We all, I believe recognise that if OCOF or contracting come to pass the Criminal Bar dies with it. All of these thing matters.

The CBAs duty is to represent your views. Use the forums, the website, or contact your chambers representative. There are a number of ways where you can make your voice heard.



Here is the introductory paragraph of an email from Baroness Deech, explaining how beneficial QASA is to us all. 

your comments will be of great value to us, and to her.

Dear Colleague,

As you practise at the Criminal Bar, I wanted to email you directly to ensure you know that the Joint Advocacy Group (JAG) has published the revised timetable for the implementation of QASA.

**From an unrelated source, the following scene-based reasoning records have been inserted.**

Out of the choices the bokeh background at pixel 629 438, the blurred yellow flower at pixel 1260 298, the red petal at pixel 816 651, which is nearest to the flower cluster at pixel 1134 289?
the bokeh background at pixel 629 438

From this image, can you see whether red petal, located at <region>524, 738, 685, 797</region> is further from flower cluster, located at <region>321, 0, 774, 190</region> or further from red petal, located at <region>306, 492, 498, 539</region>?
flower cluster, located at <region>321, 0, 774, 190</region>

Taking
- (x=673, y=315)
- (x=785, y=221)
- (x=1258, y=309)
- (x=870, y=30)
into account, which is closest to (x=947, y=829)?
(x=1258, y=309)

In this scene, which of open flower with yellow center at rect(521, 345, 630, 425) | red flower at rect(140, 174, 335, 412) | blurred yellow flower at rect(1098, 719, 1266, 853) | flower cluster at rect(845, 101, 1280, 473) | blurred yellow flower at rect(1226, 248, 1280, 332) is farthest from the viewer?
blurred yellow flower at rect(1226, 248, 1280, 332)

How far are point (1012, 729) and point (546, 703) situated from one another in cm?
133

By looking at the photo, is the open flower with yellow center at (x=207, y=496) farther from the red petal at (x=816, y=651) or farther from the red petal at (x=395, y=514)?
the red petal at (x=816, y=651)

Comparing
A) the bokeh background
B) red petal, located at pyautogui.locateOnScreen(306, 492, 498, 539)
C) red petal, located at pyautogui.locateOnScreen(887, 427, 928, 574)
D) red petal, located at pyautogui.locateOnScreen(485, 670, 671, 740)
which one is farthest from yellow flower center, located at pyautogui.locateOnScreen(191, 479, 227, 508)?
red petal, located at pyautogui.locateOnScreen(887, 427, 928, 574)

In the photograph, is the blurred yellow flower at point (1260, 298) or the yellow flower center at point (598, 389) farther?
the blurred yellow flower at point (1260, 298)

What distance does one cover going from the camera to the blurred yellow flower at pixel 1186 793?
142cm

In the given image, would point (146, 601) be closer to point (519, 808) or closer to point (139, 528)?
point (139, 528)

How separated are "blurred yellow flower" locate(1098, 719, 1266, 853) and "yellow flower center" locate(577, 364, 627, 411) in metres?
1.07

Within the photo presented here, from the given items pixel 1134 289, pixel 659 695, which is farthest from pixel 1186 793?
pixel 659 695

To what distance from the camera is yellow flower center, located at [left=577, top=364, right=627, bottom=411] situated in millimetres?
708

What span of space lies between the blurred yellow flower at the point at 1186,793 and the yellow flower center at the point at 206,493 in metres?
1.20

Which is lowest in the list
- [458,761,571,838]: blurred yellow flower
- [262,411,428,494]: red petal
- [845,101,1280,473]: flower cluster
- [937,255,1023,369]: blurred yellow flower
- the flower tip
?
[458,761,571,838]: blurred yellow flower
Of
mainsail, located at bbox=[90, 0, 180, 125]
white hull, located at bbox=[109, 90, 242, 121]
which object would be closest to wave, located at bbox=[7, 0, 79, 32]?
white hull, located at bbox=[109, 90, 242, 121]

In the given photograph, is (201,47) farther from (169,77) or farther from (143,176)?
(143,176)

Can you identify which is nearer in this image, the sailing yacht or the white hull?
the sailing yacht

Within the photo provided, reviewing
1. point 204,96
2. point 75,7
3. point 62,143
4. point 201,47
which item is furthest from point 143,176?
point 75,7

The Bar Standards Board has endorsed the scheme and has every confidence that barristers will demonstrate their excellence within it. Nevertheless, there are some people, as in all professions, who are not as good as they should be. For this scheme to be effective we have to include all advocates so that we can identify, target and deal with those individuals who are underperforming.

We cannot ensure access to justice if we fail to protect the public from that underperforming minority. The scheme will operate in the public interest to ensure that all who practise in the criminal and magistrates courts reach the required standard of professional performance. The Scheme will also be reviewed in two years’ time.